Department of Mass Communication
- Formation: 1972
- Headquarters: Dhaka, Bangladesh
- Region served: Bangladesh
- Official language: Bengali; English;
- Director General: Faizul Haque
- Main organ: Ministry of Information and Broadcasting
- Website: masscommunication.gov.bd

= Directorate of Mass Communication =

Bangladeshi governmental department

Department of Mass Communication is a government department under the Ministry
of Information and Broadcasting in Bangladesh. Its headquarter is located in Dhaka, It has 68 field level offices all over the country. Among those 64 District Information Offices are located in 64 district headquarters and 4 offices are located in 4 Upzilas of hill tracts region.

==History==
Department of Mass Communication traces its origin to an organization that existed under the Information Department of the British Raj in 1924. It was located in the writers buildings in Kolkata. After the Partition of India the government of Pakistan created the Public Relations Directorate under the Information Ministry. It was responsible for the management of the Government Television and Radio services.

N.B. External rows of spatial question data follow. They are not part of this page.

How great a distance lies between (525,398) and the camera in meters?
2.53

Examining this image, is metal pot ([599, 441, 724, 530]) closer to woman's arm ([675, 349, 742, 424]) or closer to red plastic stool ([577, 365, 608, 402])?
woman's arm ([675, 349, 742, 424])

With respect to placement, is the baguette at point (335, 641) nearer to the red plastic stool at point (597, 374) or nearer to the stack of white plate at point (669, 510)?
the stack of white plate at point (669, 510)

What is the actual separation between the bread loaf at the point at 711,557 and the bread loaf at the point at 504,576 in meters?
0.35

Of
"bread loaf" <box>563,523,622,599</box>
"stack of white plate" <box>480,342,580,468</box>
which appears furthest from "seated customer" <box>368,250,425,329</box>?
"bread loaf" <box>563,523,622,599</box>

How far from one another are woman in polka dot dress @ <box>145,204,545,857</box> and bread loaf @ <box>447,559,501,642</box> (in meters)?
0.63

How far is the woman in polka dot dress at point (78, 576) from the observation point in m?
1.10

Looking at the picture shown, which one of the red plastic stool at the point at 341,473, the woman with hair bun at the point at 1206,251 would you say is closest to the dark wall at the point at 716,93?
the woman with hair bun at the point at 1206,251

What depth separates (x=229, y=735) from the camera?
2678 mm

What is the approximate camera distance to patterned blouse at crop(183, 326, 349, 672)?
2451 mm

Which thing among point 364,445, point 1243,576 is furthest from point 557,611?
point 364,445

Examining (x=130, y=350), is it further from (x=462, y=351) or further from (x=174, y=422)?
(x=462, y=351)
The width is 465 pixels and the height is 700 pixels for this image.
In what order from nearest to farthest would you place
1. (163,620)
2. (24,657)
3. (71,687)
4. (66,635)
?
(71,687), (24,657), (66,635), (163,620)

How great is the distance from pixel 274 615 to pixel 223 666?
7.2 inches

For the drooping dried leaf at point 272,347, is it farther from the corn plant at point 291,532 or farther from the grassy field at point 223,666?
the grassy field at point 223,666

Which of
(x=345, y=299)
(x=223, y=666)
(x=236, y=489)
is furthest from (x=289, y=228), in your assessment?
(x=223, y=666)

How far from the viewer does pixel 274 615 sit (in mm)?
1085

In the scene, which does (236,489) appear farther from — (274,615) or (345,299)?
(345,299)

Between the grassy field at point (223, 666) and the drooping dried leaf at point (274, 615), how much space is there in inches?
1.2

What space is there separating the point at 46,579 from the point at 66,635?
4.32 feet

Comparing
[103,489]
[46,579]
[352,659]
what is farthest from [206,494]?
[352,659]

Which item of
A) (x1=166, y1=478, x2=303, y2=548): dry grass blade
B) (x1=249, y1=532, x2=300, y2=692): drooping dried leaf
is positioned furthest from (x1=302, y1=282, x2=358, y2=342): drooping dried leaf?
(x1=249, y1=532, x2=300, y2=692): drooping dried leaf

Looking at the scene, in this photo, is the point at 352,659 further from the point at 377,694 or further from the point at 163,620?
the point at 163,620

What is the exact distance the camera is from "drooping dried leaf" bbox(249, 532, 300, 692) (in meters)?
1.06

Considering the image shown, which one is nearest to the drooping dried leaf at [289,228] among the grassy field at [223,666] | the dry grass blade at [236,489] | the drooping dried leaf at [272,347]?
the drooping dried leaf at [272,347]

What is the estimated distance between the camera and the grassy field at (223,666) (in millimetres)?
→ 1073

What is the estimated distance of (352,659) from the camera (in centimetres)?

On 2 October 1972, following the Independence of Bangladesh, the government of Bangladesh created the Department of Mass Communication. It has created though combining Bangladesh Parishad, Public Relations Directorate, and the Bureau of National Reconstruction and Women's Wing. In 1983 it was reorganized by the Enam committee. The department is responsible for the management of information offices in all 68 districts of Bangladesh.